La Cassazione sezione 3 con la sentenza numero 35122 depositata il 19 settembre 2024 si è soffermata sul principio della non esigibilità di una condotta diversa.
Fatto
C.G. era stato tratto a giudizio per rispondere, per quanto qui rileva, del reato di cui all’art. 1161 cod. nav. perché, quale legale rappresentante della Z. Snc, aveva occupato arbitrariamente uno spazio demaniale marittimo comprendente un’isola artificiale, una spiaggia e una palazzina a tre piani adibendola a stabilimento balneare, esercizio commerciale, aperto anche dopo gli orari di chiusura dello stabilimento, e a propria abitazione.

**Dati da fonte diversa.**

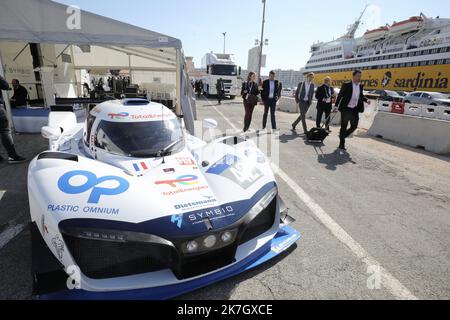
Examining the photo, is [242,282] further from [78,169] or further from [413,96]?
[413,96]

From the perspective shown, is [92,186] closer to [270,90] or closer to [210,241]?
[210,241]

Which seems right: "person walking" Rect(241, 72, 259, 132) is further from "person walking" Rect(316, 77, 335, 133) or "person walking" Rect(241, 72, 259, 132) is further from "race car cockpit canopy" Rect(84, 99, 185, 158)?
"race car cockpit canopy" Rect(84, 99, 185, 158)

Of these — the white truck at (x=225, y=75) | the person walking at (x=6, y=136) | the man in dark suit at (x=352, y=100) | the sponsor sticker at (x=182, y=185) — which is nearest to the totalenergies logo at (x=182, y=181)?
the sponsor sticker at (x=182, y=185)

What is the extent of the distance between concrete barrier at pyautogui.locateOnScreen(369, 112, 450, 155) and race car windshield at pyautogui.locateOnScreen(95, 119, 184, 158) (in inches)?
279

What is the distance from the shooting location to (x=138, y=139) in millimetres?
3143

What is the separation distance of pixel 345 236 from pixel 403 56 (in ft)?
171

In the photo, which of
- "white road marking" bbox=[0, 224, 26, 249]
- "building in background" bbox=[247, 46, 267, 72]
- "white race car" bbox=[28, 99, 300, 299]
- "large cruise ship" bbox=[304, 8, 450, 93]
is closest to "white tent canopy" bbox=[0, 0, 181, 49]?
"white race car" bbox=[28, 99, 300, 299]

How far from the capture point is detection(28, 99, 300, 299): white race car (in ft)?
6.25

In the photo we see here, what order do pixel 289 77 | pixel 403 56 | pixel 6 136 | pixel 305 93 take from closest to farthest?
pixel 6 136
pixel 305 93
pixel 403 56
pixel 289 77

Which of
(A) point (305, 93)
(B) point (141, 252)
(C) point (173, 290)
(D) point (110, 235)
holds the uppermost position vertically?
(A) point (305, 93)

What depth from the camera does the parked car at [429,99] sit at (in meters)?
21.3

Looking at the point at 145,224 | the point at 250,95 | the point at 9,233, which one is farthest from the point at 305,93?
the point at 9,233

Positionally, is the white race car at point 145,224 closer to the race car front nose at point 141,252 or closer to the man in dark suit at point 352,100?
the race car front nose at point 141,252
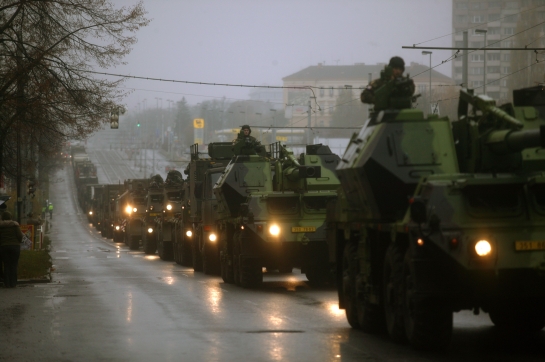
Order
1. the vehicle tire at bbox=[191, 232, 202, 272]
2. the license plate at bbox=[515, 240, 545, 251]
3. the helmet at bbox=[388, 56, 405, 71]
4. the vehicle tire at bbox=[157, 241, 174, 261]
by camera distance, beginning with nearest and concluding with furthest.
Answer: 1. the license plate at bbox=[515, 240, 545, 251]
2. the helmet at bbox=[388, 56, 405, 71]
3. the vehicle tire at bbox=[191, 232, 202, 272]
4. the vehicle tire at bbox=[157, 241, 174, 261]

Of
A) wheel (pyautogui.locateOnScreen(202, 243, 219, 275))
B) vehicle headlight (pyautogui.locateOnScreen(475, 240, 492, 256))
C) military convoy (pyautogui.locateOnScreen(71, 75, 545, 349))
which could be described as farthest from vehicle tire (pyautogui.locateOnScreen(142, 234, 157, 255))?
vehicle headlight (pyautogui.locateOnScreen(475, 240, 492, 256))

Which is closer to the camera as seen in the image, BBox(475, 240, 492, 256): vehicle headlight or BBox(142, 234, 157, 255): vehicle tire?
BBox(475, 240, 492, 256): vehicle headlight

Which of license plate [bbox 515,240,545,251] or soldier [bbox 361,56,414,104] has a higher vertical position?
soldier [bbox 361,56,414,104]

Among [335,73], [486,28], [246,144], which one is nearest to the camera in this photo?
[246,144]

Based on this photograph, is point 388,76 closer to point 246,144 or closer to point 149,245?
point 246,144

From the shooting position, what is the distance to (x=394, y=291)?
11.6m

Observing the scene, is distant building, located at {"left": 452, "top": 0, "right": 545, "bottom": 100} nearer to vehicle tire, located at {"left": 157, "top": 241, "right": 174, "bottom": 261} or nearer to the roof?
the roof

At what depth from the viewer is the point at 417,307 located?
10641 mm

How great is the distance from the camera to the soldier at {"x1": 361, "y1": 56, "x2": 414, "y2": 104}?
12664 mm

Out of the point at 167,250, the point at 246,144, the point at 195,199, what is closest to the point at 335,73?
the point at 167,250

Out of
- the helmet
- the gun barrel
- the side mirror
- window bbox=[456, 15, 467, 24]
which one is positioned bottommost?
the side mirror

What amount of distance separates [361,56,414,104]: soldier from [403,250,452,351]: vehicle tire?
269cm

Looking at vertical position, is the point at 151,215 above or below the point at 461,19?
below

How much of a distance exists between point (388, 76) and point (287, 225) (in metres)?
8.69
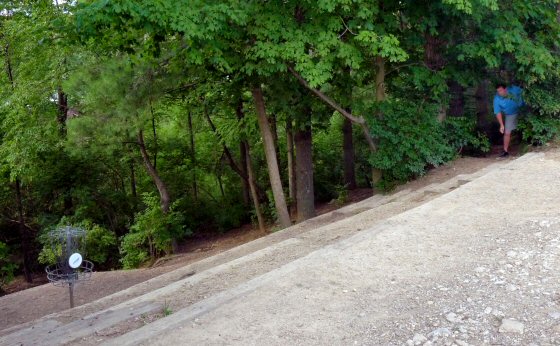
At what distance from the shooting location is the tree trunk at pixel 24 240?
16.5 m

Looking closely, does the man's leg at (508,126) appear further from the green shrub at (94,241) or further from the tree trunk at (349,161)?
the green shrub at (94,241)

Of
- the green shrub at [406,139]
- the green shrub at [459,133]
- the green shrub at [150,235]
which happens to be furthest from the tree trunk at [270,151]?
the green shrub at [150,235]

La rubrica contesta, inoltre, innovazioni non autorizzate effettuate abbattendo un muro costituente bene demaniale marittimo.
Il Tribunale ha ritenuto la oggettiva sussistenza del reato ma ne ha escluso l’elemento soggettivo ed ha inoltre affermato l’inesigibilità del comportamento alternativo lecito.
Quanto alla inesigibilità del comportamento lecito alternativo, il Tribunale osserva che si dovrebbe ipotizzare a carico dell’autore dell’occupazione abusiva l’onere di sindacare autonomamente la legittimità del proprio titolo e riconsegnare il bene al Demanio, chiedendo l’applicazione contra se di una disciplina eurounitaria cui nemmeno il legislatore si è adeguato, a fronte – sostiene – di un contrario interesse economico alla prosecuzione del rapporto concessorio; un’eventuale rilascio dell’area, prosegue il Tribunale, avrebbe anche potuto essere valutato dalla pubblica amministrazione quale violazione degli obblighi concessori da quest’ultima ritenuti ancora in essere; non si può, in buona sostanza, imporre all’autore del reato di sostituirsi al legislatore e alla amministrazione nel rilevare la natura abusiva della propria condotta perché contrastante con il diritto europeo;
Decisione
La Suprema Corte premette che va innanzitutto ribadito che il principio della non esigibilità di una condotta diversa – sia che lo si voglia ricollegare alla “ratio” della colpevolezza riferendolo ai casi in cui l’agente operi in condizioni soggettive tali da non potersi da lui “umanamente” pretendere un comportamento diverso, sia che lo si voglia ricollegare alla “ratio” dell’antigiuridicità riferendolo a situazioni in cui non sembri coerente ravvisare un dovere giuridico dell’agente di uniformare la condotta al precetto penale – non può trovare collocazione e spazio al di fuori delle cause di giustificazione e delle cause di esclusione della colpevolezza espressamente codificate, in quanto le condizioni e i limiti di applicazione delle norme penali sono posti dalle norme stesse senza che sia consentito al giudice di ricercare cause ultra legali di esclusione della punibilità attraverso “l’analogia juris” (Sez. 3, n. 38593 del 21/01/2018, Rv. 273833 – 01; Sez. 6, n. 973 del 02/04/1993, Rv. 194384 – 01; Sez. 3, n. 8271 del 08/05/1985, Rv. 170486 – 01; Sez. 3, n. 2613 del 02/12/2022, dep. 2023, non mass.; Sez. 3, n. 379 del 14/12/2022, dep. 2023, non mass.).
Nel caso di specie, peraltro, la tesi della inesigibilità del comportamento lecito alternativo è smentita, nei fatti, dal comportamento tenuto dall’imputato che, pur a fronte di un provvedimento giurisdizionale di restituzione del bene all’autorità amministrativa concedente, ha reagito invocandone la restituzione in suo favore e ulteriormente coltivando la pretesa dinanzi al giudice amministrativo sicché l’interrogativo che il Tribunale si è posto sulla necessità/ possibilità che l’imputato restituisse il bene ad un’autorità che pure aveva perseverato nel ritenere lecita l’occupazione demaniale ha trovato una risposta chiara ed inequivocabile nella reazione di C.G. alla restituzione del bene all’ente concedente.